Keesokan harinya, sekitar habis ashar waktu itu. Aku dibawa oleh salah seorang kakak yang menemaniku semalam ke sebuah tempat untuk biasa orang-orang di situ merias wajahnya. Dia bilang, “kamu nurut saja ya” dengan langsung mendudukanku di depan sebuah meja rias. Total, aku berubah drastis. Sampai-sampai aku tidak mengenali wajahku sendiri. Aku di sulap layaknya bintang sinetron yang sangat cantik. Setelah selesai berdandan, akupun di suruh memakai pakaian yang sudah disediakan oleh kakak yang tadi mendandaniku itu. Astghfirullah, siapa aku ini? Apa aku ini? Jadi apa aku sekarang? Sebelum pertanyaan-pertanyaan itu sempat terjawab oleh hati kecilku, kakak itu cepat-cepat membawaku ke sebuah tempat pemotretan. Aku di suruh bergaya yang di contohkan oleh seseorang yang ada di tempat itu. Aku semakin bingung, aku semakin tak mengerti. Tujuan dari semua ini itu apa sebenarnya? Aku harus kayak gini itu untuk apa?

Malam menjelang, ketika itu aku yang sedang beristirahat di kamar mami memanggil dan langsung membawaku keluar tanpa mengizinkan aku untuk bertanya aku mau dibawa kemana. Di sebuah tempat, yang sebelumnya aku tidak pernah tahu tempat itu. Di sana, banyak sekali orang-orang yang menari-nari, minum-minuman.

Oh, aku tahu ini adalah sebuah Bar. Aku teringat ketika tetangga di kampungku bercerita tentang tempat ia bekerja di Jakarta. Tapi, dia adalah seorang...... ah, tak sempat aku mengingat profesi temanku itu mami mengagetkanku. “Eh Dewi, ada yang mau ketemu kamu sekarang, cepat masuk kesini” langsung mami menarik tanganku ke sebuah ruangan yang tidak ramai seperti tadi.
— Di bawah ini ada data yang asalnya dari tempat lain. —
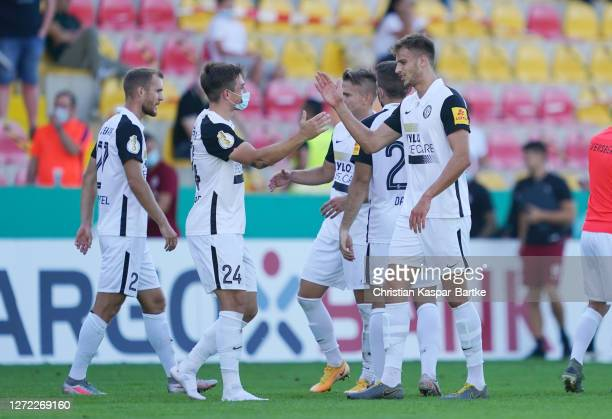 Luca Pascal Schnellbacher and Thomas Gosweiner of SV Elversberg celebrate victory after the DFB Cup first round match between SV Elversberg and FC...
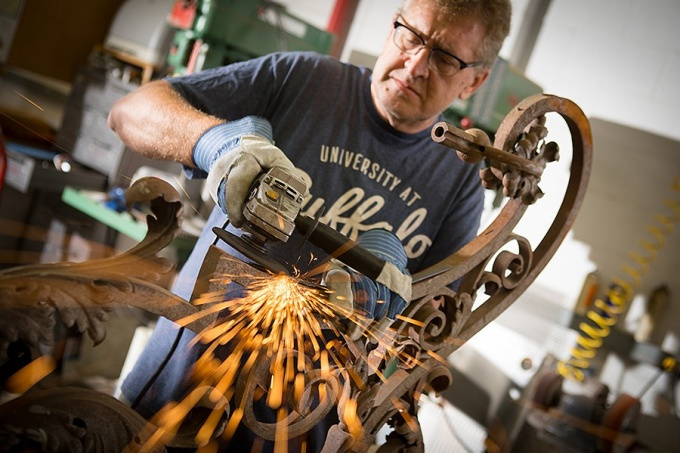 Brian Koyn grinds years of rust off the newly discovered lantern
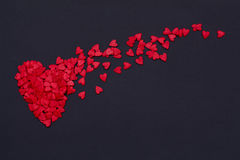 Lots of little red hearts flying on black background. Stock Photo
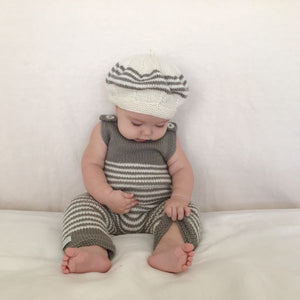 Baby wearing knitted merino wool mushroom natural stripe baby dungarees.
Di situ, sudah menanti seorang lelaki bertubuh seperti tetanggaku namun tidak terlalu tinggi duduk di atas sofa sepertinya sedang menunggu seseorang. Umurnya sekitar usia ayahku. Ah ternyata, dia memang sedang menunggu. Ya, menunggu kami. Ketika kami mendekat, dia langsung berdiri dan tersenyum lebar melihatku. Mami berbicara sesuatu sambil dengan cara berbisik-bisik. Aku semakin aneh di sini, seolah-olah semuanya dirahasiakan oleh mereka.
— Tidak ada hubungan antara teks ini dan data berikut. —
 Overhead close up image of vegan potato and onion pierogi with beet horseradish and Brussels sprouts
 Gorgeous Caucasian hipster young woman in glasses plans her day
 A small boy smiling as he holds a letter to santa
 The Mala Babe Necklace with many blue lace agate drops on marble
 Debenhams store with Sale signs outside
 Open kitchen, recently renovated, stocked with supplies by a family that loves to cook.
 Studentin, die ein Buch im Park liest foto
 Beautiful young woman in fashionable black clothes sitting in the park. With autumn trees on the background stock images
Aku hanya harus nurut saja apa yang mereka perintahkan. Aku masih teringat akan teman sekampungku, yang waktu di kampung dia menceritakan tentang pekerjaannya. Oh, aku mengingatnya dia bekerja sebagai... “Dewi”, sahut mami. Mami telah memotong diamku yang tengah memikirkan temanku itu. “Dewi, tolong temani om ini ngobrol. Kamu nurut saja dan jangan banyak tanya. Ingat, mami udah bayar gajimu yang mami titipin buat ibumu lewat bang Warno kemarin. Paham kamu!!!” dengan nada yang cukup menekan. Aku jadi takut, tidak biasanya mami berkata keras itu terhadapku. Aku sebenarnya takut sekali waktu itu, namun aku tidak bisa berbuat apa-apa. Mami akhirnya meninggalkan kami berdua didalam sebuah ruangan sepi.
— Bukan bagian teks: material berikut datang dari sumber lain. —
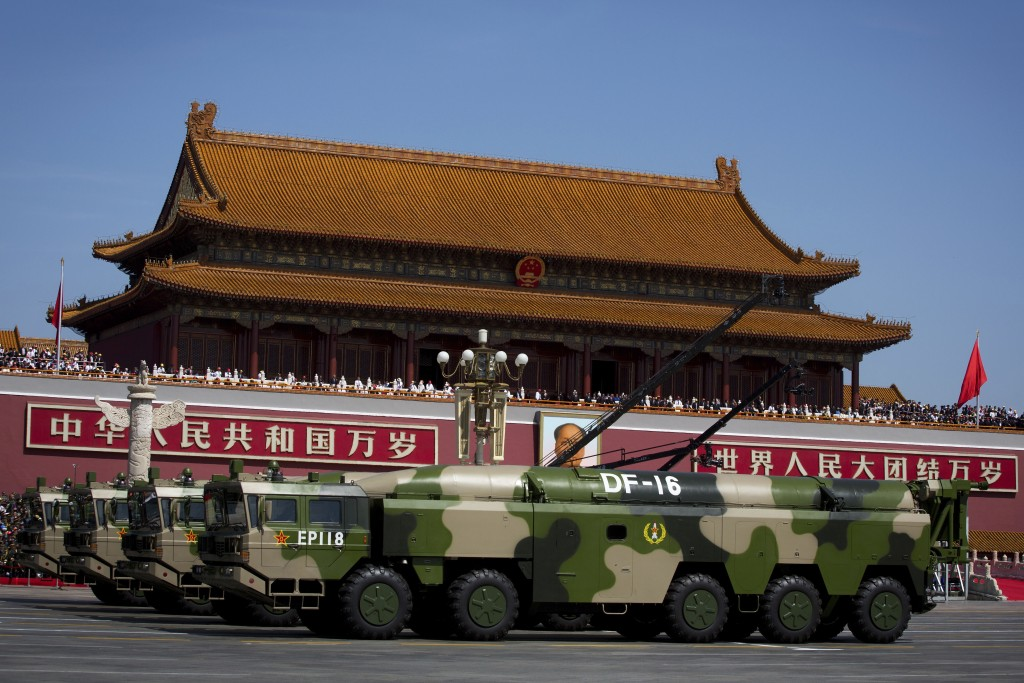 FILE - In this Sept. 3, 2015, file photo, military vehicles carry DF-16 short-range ballistic missiles past Tiananmen Gate during a military parade to...
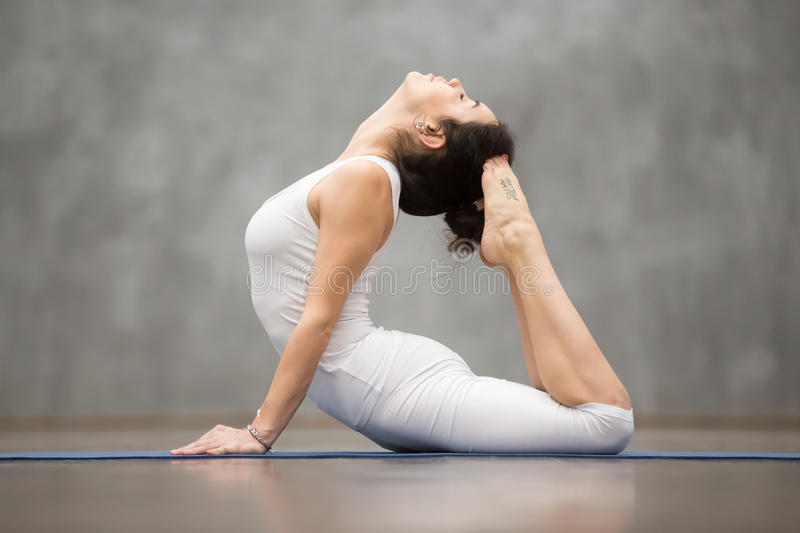 Beautiful Yoga: Royal Cobra Pose. Side view portrait of beautiful young woman with tattoo on her foot meaning Wild kitty working out against grey wall, doing stock photography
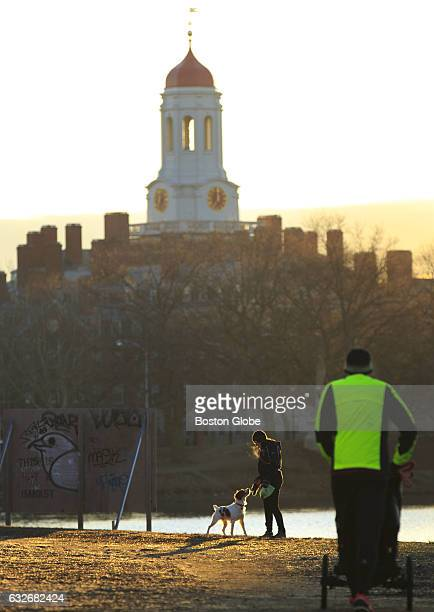 Runners and walkers puff through the brisk morning air along the Charles River near Harvard Square in Cambridge MA on Feb 22 2016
Sebentar mami pergi, bapak itu perlahan mendekati tempat dudukku. Aku semakin takut. Mau apa dia? “manis, kamu jangan takut ya. Tenang saja, sini dekat-dekat sama om” dia merayu dengan senyuman yang sangat manis. Tapi, aku bukannya mendekat tapi malah semakin menjauh. Tiba-tiba, dia merampas tanganku dan memintaku untuk ikut dia ke dalam sebuah kamar. Tenagaku tak kuat untuk menolak, dia begitu kuat dan keras menarikku ke dalam kamar. Aku semakin takut, aku yakin hal buruk akan menimpa diriku. Aku tersu meronta-ronta ingin terlepas dari genggaman iya. Namun, semakin aku berusaha untuk melepaskan diri, semakin kencang saja bapak itu menarikku dan kini malah melemparku ke atas ranjang. Aku benar-benar takut sekali, akupun mulai menangis. Aku terus berusaha untuk melarikan diri dan lepas dari cengkraman bapak itu. Diapun semakin kuat memegangi tanganku dan mulai marah hingga menamparku. Oh, sakit rasanya dan selalu nyeri terasa apabila aku mengingat kejadian itu. Aku mulai terkulai layu dan mulai tak berdaya, akupun menyerah. Ternyata, maksud dari lelaki setengah baya itu ialah menyetubuhi diriku. Musnah sudah semuanya, keperawananku telah terenggut dan tidak mungkin kembali lagi. Mataku terus beruraikan air mata hingga perbuatan bejat itu berlalu. Setelah puas dia menggauliku, dia lalu memberiku lumayan banyak uang dan kemudian pergi meninggalkan begitu saja. Pedih rasanya hati ini, derita batin kini ku alami.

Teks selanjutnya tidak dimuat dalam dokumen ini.